*WHAT YOU ARE ASKED TO DO*
Copy out the data word for word, starting at the line containing "Within this photographic moment, in reviewing" and ending at the line containing "4138 millimetres", with both of those lines included.

*DATA SHOWN*

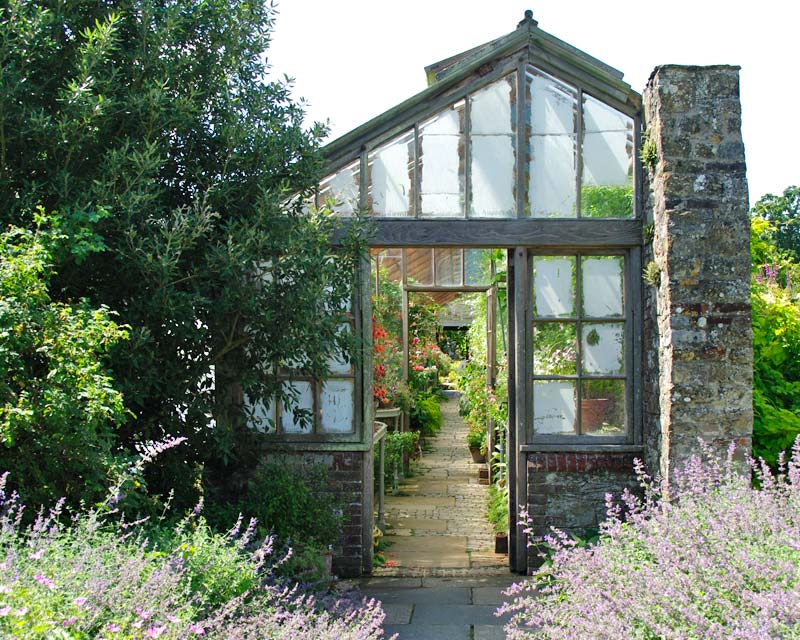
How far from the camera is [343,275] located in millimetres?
5801

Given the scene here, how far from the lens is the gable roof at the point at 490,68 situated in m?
6.29

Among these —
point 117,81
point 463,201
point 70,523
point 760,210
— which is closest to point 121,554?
point 70,523

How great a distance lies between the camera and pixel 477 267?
38.0 ft

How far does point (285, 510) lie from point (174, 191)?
232 cm

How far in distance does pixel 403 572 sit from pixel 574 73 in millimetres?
4112

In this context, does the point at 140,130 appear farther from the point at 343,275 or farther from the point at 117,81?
the point at 343,275

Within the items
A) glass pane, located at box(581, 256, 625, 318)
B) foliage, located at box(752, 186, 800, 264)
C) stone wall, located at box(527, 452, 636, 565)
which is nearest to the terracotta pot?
stone wall, located at box(527, 452, 636, 565)

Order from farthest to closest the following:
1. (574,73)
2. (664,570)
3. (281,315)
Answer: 1. (574,73)
2. (281,315)
3. (664,570)

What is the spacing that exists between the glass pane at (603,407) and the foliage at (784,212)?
106 ft

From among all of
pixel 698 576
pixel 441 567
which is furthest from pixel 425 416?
pixel 698 576

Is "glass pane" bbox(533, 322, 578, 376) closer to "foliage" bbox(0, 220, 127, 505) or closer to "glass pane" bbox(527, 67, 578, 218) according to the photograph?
"glass pane" bbox(527, 67, 578, 218)

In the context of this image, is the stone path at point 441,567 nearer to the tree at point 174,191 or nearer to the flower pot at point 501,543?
the flower pot at point 501,543

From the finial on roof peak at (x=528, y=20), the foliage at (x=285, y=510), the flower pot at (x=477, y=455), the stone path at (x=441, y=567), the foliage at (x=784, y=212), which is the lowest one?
the stone path at (x=441, y=567)

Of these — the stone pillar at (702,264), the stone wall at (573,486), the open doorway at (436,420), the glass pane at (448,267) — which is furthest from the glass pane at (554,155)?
the glass pane at (448,267)
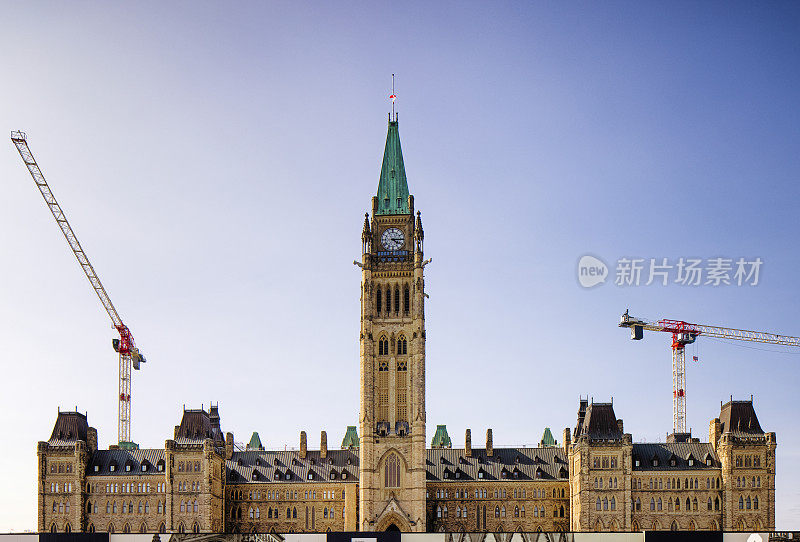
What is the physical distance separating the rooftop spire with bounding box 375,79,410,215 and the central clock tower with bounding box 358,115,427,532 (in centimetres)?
14

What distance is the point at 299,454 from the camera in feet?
493

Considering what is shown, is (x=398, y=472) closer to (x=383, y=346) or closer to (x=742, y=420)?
(x=383, y=346)

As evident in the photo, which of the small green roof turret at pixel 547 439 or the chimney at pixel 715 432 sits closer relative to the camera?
the chimney at pixel 715 432

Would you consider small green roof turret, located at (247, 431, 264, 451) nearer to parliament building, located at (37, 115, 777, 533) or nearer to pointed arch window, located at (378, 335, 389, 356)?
parliament building, located at (37, 115, 777, 533)

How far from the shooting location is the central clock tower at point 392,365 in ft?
446

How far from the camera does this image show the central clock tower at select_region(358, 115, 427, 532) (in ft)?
446

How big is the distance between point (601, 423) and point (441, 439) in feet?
199

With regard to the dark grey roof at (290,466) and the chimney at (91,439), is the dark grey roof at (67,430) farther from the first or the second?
the dark grey roof at (290,466)

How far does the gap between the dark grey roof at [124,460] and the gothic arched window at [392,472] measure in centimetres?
3064

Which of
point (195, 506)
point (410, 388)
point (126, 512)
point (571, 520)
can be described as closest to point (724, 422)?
point (571, 520)

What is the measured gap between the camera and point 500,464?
14762 centimetres

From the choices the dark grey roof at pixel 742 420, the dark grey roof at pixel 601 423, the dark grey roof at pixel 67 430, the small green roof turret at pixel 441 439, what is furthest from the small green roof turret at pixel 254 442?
the dark grey roof at pixel 742 420

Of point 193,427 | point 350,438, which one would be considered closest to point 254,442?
point 350,438

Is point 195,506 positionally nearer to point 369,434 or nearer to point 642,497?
point 369,434
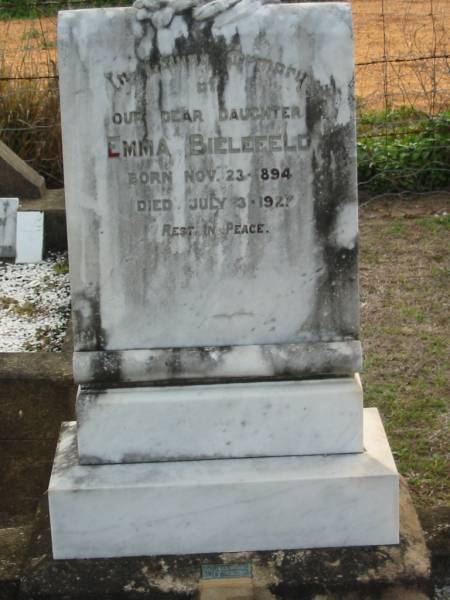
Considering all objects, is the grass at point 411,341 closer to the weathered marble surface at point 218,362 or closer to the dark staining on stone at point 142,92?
the weathered marble surface at point 218,362

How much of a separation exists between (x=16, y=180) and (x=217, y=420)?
2.88 meters

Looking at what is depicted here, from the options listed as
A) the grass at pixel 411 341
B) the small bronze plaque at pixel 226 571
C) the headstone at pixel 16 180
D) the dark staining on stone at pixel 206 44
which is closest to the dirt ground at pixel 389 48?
the grass at pixel 411 341

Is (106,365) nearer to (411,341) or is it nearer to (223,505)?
(223,505)

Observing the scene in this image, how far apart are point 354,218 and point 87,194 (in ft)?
2.35

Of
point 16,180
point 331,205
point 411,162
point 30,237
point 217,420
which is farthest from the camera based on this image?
point 411,162

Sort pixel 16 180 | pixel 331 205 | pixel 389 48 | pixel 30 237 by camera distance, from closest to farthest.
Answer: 1. pixel 331 205
2. pixel 30 237
3. pixel 16 180
4. pixel 389 48

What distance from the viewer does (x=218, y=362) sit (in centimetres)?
301

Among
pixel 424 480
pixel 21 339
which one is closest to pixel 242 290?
pixel 424 480

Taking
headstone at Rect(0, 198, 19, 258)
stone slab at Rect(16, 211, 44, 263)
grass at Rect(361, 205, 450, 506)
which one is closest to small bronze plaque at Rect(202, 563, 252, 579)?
grass at Rect(361, 205, 450, 506)

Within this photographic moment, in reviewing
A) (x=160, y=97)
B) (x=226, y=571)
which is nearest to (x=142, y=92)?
(x=160, y=97)

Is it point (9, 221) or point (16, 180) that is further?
point (16, 180)

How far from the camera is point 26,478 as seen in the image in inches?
157

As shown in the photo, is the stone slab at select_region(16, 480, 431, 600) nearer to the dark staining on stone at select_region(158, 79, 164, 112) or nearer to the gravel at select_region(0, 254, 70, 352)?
the dark staining on stone at select_region(158, 79, 164, 112)

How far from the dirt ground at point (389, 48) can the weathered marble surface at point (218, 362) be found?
4138 millimetres
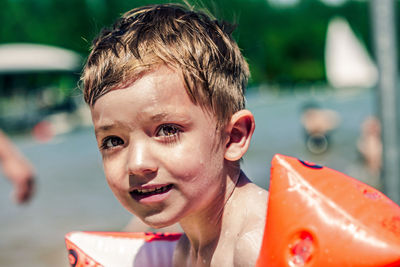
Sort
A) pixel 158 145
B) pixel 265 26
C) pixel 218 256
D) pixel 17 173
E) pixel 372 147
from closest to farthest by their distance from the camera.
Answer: pixel 158 145, pixel 218 256, pixel 17 173, pixel 372 147, pixel 265 26

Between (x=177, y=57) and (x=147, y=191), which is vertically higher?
(x=177, y=57)

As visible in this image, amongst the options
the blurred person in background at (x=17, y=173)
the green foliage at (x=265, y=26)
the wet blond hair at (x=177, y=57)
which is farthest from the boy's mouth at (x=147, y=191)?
the green foliage at (x=265, y=26)

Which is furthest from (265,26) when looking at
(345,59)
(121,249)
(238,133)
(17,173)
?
(238,133)

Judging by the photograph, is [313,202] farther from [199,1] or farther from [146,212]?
[199,1]

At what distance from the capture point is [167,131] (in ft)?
4.72

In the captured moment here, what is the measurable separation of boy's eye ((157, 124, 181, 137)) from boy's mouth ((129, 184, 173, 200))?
0.14m

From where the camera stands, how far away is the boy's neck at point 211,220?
1.60m

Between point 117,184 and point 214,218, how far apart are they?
321mm

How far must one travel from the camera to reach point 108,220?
7082 millimetres

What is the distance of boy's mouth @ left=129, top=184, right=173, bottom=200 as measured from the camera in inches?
57.4

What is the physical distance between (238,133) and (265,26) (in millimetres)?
76517

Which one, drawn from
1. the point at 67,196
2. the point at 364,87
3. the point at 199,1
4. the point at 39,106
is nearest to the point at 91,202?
the point at 67,196

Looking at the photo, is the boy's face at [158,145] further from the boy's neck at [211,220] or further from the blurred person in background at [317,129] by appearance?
the blurred person in background at [317,129]

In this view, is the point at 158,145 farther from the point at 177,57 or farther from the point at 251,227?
the point at 251,227
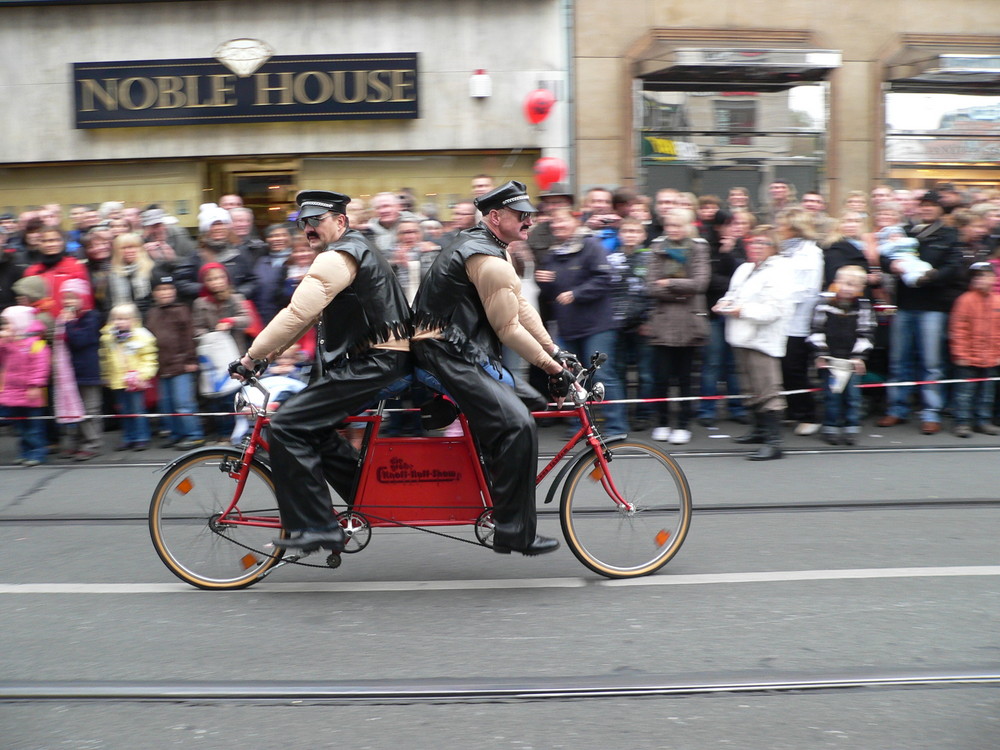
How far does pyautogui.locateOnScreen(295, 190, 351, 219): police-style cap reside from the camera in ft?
16.4

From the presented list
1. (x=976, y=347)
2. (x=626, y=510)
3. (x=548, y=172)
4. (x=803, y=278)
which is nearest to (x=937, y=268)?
(x=976, y=347)

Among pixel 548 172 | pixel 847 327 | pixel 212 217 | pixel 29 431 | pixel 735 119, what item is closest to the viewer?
pixel 29 431

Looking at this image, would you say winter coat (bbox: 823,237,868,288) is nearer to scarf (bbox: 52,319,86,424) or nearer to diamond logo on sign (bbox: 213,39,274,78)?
scarf (bbox: 52,319,86,424)

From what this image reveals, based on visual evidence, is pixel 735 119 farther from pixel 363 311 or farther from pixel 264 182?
pixel 363 311

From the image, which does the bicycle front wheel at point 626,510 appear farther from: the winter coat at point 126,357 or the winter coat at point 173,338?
the winter coat at point 126,357

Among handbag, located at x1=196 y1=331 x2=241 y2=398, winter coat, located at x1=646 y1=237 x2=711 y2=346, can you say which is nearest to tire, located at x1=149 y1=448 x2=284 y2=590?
handbag, located at x1=196 y1=331 x2=241 y2=398

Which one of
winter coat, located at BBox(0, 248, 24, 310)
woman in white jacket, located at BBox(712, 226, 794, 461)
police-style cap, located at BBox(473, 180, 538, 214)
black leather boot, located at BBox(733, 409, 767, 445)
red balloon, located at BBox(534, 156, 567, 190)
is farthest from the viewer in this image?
red balloon, located at BBox(534, 156, 567, 190)

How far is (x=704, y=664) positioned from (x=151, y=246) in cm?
706

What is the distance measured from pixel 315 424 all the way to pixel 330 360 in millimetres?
304

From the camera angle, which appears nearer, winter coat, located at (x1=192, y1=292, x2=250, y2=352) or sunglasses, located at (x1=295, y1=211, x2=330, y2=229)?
sunglasses, located at (x1=295, y1=211, x2=330, y2=229)

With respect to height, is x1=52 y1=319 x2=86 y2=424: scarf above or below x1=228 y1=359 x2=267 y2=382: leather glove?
below

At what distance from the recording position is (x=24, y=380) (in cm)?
860

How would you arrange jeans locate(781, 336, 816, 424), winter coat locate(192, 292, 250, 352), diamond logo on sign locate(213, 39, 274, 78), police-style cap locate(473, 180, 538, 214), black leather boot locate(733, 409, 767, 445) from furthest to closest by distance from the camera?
diamond logo on sign locate(213, 39, 274, 78) < jeans locate(781, 336, 816, 424) < winter coat locate(192, 292, 250, 352) < black leather boot locate(733, 409, 767, 445) < police-style cap locate(473, 180, 538, 214)

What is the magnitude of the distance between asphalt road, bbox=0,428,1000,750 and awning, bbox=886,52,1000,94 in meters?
9.67
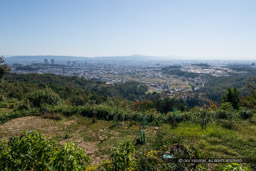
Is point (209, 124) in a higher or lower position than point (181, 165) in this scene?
lower

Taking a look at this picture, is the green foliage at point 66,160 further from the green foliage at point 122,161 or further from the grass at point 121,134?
the grass at point 121,134

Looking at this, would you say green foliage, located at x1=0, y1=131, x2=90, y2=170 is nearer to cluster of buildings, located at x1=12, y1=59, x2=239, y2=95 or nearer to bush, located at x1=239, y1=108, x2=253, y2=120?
bush, located at x1=239, y1=108, x2=253, y2=120

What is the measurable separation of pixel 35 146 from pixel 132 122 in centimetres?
776

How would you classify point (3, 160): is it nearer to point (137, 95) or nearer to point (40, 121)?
point (40, 121)

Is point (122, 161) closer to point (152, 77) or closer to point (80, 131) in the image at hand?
point (80, 131)

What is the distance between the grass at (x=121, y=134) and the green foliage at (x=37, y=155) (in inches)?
127

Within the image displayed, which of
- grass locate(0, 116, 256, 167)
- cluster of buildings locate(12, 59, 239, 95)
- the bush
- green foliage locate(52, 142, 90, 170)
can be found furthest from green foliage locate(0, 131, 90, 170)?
cluster of buildings locate(12, 59, 239, 95)

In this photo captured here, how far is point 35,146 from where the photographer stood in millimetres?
2666

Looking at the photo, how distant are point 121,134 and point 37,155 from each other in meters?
5.94

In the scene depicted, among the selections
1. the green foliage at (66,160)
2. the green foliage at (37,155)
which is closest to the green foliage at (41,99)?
the green foliage at (37,155)

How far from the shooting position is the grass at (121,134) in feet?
19.5

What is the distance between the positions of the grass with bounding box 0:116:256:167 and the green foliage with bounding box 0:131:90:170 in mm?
3225

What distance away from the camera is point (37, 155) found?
2.66 m

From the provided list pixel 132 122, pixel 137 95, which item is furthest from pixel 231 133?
pixel 137 95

*RESULT*
Within this photographic moment, in reviewing
A) (x=160, y=97)
B) (x=226, y=571)
which is nearest to (x=142, y=92)?
(x=160, y=97)

Is it point (9, 221) or point (16, 180) that is further?
point (16, 180)

How far from the camera is point 26,478 as seen in the image in inches?
157

As shown in the photo, is the stone slab at select_region(16, 480, 431, 600) nearer to the dark staining on stone at select_region(158, 79, 164, 112) or nearer to the gravel at select_region(0, 254, 70, 352)?
the dark staining on stone at select_region(158, 79, 164, 112)

How far from the dirt ground at point (389, 48) can the weathered marble surface at point (218, 362) be found?
4138 millimetres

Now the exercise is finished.